■ Goal ■
Render the stretch of the records below from the line containing "If you had to" through the line containing "How far from the camera lens" as a JSON list of strings, one string per line and blank lines omitted. Include both end lines.

■ Entries supplied ■
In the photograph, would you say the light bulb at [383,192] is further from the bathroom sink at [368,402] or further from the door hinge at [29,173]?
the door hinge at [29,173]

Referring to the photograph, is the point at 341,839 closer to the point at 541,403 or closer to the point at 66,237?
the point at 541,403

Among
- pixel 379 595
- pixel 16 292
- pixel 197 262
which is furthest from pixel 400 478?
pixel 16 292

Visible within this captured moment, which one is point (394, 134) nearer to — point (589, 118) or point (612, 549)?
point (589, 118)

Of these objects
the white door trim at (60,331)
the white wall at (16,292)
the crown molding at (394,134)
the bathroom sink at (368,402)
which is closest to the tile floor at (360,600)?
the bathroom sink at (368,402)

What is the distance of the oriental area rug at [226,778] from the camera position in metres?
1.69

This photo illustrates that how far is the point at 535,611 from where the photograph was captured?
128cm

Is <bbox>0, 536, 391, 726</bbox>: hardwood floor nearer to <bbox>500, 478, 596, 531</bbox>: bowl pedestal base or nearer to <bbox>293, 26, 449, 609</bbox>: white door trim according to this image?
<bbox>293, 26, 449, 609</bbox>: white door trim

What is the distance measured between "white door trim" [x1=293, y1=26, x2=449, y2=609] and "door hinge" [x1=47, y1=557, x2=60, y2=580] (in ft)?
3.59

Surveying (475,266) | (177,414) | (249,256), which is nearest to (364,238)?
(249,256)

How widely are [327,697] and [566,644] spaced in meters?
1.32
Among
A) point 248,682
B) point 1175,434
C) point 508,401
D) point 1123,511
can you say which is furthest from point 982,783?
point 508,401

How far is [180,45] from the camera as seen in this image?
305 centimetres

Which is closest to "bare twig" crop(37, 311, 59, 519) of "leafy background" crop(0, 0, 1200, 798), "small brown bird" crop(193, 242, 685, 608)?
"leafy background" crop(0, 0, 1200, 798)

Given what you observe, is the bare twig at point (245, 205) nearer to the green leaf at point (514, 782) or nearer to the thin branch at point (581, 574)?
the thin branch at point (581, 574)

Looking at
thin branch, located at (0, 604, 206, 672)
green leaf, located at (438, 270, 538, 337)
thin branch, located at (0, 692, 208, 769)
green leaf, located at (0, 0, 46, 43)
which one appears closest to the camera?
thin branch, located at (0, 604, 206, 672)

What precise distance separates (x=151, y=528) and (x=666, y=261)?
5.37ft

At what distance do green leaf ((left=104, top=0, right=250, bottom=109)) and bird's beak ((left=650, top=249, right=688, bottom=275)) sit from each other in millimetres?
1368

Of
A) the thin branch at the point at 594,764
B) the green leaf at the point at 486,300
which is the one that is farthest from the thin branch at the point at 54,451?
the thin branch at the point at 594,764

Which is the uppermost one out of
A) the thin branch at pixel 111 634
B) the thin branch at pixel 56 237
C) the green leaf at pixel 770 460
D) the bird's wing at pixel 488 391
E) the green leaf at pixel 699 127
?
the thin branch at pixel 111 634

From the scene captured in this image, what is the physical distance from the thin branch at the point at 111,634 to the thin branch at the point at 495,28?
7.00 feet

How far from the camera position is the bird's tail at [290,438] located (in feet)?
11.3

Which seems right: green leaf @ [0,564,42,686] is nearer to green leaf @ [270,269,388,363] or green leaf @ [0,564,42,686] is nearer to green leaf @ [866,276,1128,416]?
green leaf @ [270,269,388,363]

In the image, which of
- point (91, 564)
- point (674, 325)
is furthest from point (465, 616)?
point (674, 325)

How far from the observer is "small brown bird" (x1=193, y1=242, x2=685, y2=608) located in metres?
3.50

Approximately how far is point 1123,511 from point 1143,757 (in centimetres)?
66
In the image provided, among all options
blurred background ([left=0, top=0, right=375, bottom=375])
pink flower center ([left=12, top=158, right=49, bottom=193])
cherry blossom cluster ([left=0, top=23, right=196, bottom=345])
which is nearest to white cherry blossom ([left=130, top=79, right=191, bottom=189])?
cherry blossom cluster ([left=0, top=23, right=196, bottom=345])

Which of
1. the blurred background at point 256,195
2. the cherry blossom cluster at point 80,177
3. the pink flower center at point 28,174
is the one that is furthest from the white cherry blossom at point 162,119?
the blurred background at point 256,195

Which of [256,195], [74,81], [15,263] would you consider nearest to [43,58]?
* * *
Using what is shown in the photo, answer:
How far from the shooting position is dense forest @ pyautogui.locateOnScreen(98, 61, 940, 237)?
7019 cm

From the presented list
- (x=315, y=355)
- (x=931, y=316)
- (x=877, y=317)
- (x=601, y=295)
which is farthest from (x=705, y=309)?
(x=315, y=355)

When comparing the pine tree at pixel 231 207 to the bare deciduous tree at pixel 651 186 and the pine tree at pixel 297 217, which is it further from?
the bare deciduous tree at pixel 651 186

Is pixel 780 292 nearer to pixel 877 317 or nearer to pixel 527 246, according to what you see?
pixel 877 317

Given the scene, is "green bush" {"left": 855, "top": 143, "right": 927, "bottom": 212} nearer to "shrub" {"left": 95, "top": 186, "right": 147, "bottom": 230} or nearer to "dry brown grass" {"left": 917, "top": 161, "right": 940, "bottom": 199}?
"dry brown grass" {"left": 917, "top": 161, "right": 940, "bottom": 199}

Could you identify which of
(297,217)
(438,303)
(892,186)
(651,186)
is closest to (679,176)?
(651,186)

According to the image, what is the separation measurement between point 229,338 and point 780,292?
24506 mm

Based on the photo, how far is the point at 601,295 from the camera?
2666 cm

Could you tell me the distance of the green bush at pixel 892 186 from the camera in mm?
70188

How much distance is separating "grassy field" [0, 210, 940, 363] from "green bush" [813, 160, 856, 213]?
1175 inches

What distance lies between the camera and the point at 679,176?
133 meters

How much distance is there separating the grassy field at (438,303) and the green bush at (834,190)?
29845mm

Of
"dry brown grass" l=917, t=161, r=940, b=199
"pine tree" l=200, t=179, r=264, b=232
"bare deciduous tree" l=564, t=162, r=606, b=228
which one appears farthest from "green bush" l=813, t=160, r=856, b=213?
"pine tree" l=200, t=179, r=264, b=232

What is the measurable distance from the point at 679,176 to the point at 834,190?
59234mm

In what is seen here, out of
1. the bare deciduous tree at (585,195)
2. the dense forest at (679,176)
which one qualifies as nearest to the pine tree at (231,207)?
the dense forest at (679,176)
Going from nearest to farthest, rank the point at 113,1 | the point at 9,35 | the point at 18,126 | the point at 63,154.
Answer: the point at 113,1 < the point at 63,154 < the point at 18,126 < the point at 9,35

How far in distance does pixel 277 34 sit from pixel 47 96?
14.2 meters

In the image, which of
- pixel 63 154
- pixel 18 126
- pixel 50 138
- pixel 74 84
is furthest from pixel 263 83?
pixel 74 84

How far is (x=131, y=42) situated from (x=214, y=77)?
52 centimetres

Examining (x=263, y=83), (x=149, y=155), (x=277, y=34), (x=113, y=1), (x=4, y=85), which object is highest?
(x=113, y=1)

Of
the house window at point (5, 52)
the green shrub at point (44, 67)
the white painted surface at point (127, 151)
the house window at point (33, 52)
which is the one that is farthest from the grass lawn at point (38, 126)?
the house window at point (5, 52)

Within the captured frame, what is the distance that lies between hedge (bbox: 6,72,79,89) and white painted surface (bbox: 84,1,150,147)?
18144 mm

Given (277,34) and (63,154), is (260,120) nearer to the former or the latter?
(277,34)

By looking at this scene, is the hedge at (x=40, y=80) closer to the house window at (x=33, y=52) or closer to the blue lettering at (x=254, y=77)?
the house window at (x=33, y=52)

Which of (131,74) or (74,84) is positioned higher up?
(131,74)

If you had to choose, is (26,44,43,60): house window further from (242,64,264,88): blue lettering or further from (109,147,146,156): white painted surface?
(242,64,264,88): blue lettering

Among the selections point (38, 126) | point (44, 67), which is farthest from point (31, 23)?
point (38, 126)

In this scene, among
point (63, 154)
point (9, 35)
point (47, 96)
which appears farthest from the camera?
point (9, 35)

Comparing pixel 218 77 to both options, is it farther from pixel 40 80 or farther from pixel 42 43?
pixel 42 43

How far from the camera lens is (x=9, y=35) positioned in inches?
---
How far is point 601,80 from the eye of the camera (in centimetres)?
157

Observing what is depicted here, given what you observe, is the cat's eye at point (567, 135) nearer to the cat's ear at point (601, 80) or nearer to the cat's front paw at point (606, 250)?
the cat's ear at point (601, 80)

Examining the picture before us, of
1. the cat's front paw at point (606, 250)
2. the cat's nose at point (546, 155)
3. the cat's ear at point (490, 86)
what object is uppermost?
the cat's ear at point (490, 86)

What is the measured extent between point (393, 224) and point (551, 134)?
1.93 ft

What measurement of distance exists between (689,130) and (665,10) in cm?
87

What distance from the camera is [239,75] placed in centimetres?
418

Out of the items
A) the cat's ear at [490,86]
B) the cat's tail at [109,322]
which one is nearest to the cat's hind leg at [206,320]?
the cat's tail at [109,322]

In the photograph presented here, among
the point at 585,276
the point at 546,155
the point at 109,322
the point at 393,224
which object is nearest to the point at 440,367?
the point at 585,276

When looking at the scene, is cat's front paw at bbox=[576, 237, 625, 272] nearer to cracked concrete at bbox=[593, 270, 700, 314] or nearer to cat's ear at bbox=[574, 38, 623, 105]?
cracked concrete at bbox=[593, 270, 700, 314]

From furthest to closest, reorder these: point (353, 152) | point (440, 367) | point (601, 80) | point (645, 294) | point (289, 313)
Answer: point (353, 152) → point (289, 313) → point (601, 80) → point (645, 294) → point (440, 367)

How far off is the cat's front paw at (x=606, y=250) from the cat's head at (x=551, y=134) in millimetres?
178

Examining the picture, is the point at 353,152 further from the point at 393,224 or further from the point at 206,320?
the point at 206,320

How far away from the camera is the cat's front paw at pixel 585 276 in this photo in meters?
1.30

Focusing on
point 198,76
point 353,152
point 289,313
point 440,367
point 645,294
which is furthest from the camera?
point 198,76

■ Written response ■
[
  "If you had to choose, is (26,44,43,60): house window further from (242,64,264,88): blue lettering or further from (109,147,146,156): white painted surface?",
  "(242,64,264,88): blue lettering",
  "Among the selections point (38, 126) | point (44, 67), which is farthest from point (31, 23)?",
  "point (38, 126)",
  "In this scene, among",
  "point (63, 154)",
  "point (9, 35)",
  "point (47, 96)",
  "which appears farthest from the camera?",
  "point (9, 35)",
  "Comparing pixel 218 77 to both options, is it farther from pixel 40 80 or farther from pixel 42 43?",
  "pixel 42 43",
  "How far from the camera lens is (x=9, y=35) positioned in inches?"
]